Another notable cover of the song was done by the 80s band Frankie Goes to Hollywood, on their 1984 debut album Welcome to the Pleasuredome. In November of that year, they played the song on Saturday Night Live. It was the same day that the album hit Number One in the UK, though unfortunately their US airplay was mostly limited to alternative and college radio, and in the dance clubs.


Here’s a fun version: in 1991 a band called Big Daddy, which specializes in recording modern songs using older arrangements, put this version together.

Oh—and I’d be totally remiss if I didn’t bring this version to your attention:


That’s from Sesame Street, featuring Bruce Stringbean and the S Street Band. And while to my ear it sounds a little more like “Jungleland” than “”Born to Run,” you still haven’t lived until you’ve seen Muppets bopping about to a Springsteen song.

There are a couple of others, but none of these have seen any chart action.

Speaking of which, Springsteen’s version peaked at Number 23 on the Billboard Hot 100, but it got a ton of airplay on the album-oriented stations and the progressive stations. It had very little success outside the United States, though it did finally make the charts in the UK in 1987, when a live version recorded in—go figure—New Jersey made it to Number 16 there.
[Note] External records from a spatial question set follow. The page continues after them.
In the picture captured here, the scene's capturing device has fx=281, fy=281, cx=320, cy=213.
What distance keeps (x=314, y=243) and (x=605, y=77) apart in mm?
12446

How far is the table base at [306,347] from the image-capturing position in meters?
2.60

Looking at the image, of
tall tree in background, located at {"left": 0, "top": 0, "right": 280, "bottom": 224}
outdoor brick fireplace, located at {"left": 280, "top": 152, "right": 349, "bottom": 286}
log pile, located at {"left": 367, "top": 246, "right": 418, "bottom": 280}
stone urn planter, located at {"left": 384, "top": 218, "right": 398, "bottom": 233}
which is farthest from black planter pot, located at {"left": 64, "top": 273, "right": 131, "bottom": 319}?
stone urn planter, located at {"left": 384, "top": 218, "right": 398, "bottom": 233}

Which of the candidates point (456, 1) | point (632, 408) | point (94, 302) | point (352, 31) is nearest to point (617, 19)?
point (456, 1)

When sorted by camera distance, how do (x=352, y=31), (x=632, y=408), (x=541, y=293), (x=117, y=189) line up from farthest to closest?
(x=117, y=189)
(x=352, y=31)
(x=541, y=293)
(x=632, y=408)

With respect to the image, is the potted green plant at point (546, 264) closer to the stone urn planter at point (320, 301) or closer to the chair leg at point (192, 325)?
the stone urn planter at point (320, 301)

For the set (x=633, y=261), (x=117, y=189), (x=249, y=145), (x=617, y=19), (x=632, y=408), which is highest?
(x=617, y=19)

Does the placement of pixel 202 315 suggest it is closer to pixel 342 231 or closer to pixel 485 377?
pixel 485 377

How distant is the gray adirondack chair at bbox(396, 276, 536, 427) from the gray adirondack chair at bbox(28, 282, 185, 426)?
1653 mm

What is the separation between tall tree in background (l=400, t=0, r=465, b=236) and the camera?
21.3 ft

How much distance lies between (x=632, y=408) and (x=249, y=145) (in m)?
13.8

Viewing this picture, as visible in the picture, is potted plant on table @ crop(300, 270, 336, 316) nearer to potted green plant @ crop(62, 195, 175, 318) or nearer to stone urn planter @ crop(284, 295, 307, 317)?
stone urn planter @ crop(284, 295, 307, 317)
Finally: awhile back, way back, in Episode 8 I talked about the opening snare shot of Bob Dylan’s “Like a Rolling Stone,” and it bears repeating here. This is a clip from Episode 8 of this show:


…and if you read the website you know that shortly after that episode dropped I learned about a quote that Springsteen said regarding the first time he heard that snare, as though a door in his head had been kicked open. I think I felt much the same way about the opening of “Born to Run,” when I was about the same age as Springsteen was when he heard Dylan. In fact, I mentioned specifically that the opening drum riff on “Born to Run” was a signal that things were going to be different. Here it is in the finished version:


Incidentally, that’s not Max Weinberg on the drums. Ernest “Boom” Carter was the drummer for the E Street Band at the time the song was recorded. He and piano player David Sancious worked on the song and then left the band, so Roy Bittan and Weinberg took over, so they’re on the album, but they’re not on this song.
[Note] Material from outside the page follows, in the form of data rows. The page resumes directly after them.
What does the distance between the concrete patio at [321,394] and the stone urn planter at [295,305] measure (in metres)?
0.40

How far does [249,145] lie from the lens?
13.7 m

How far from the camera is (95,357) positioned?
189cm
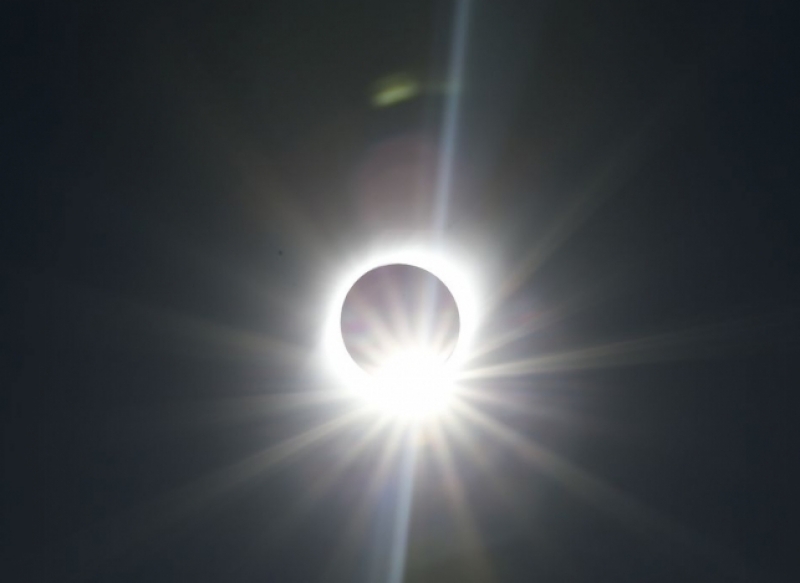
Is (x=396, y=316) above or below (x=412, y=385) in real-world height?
above

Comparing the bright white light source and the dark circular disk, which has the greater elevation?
the dark circular disk

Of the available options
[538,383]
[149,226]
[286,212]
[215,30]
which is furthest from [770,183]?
[149,226]

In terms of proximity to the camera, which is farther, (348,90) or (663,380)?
(663,380)

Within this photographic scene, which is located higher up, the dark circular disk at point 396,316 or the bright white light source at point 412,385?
the dark circular disk at point 396,316

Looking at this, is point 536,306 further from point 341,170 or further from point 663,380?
point 341,170
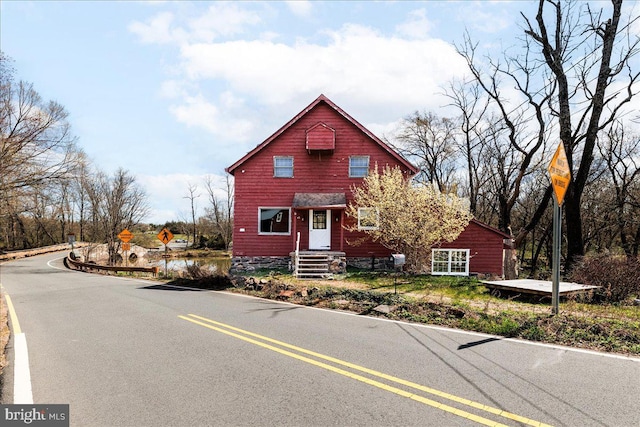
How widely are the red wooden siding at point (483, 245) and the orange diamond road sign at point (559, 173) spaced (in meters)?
11.7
And now it’s time to answer today’s trivia question. Back on Page Two I asked you to name the song lyric from the Beatles which is based on something that Shakespeare did on a regular basis. And the hint I gave is that it’s on the Abbey Road album.

Well: William Shakespeare had a habit of ending scenes with a rhyming couplet. For instance, at the end of Romeo and Juliet,

For never was a story of more woe
Than this of Juliet and her Romeo..

Similarly, at the end of A Midsummer Night’s Dream, Puck addresses the audience by saying,

Give me your hands, if we be friends,
And Robin shall restore amends

So Paul McCartney took a page from Shakespeare and ended the album with a couplet:


They didn’t really know for sure that it would be their last album, but there was certainly a sense that they were reaching the end of the line, and it certainly put a nice cap on their recording career.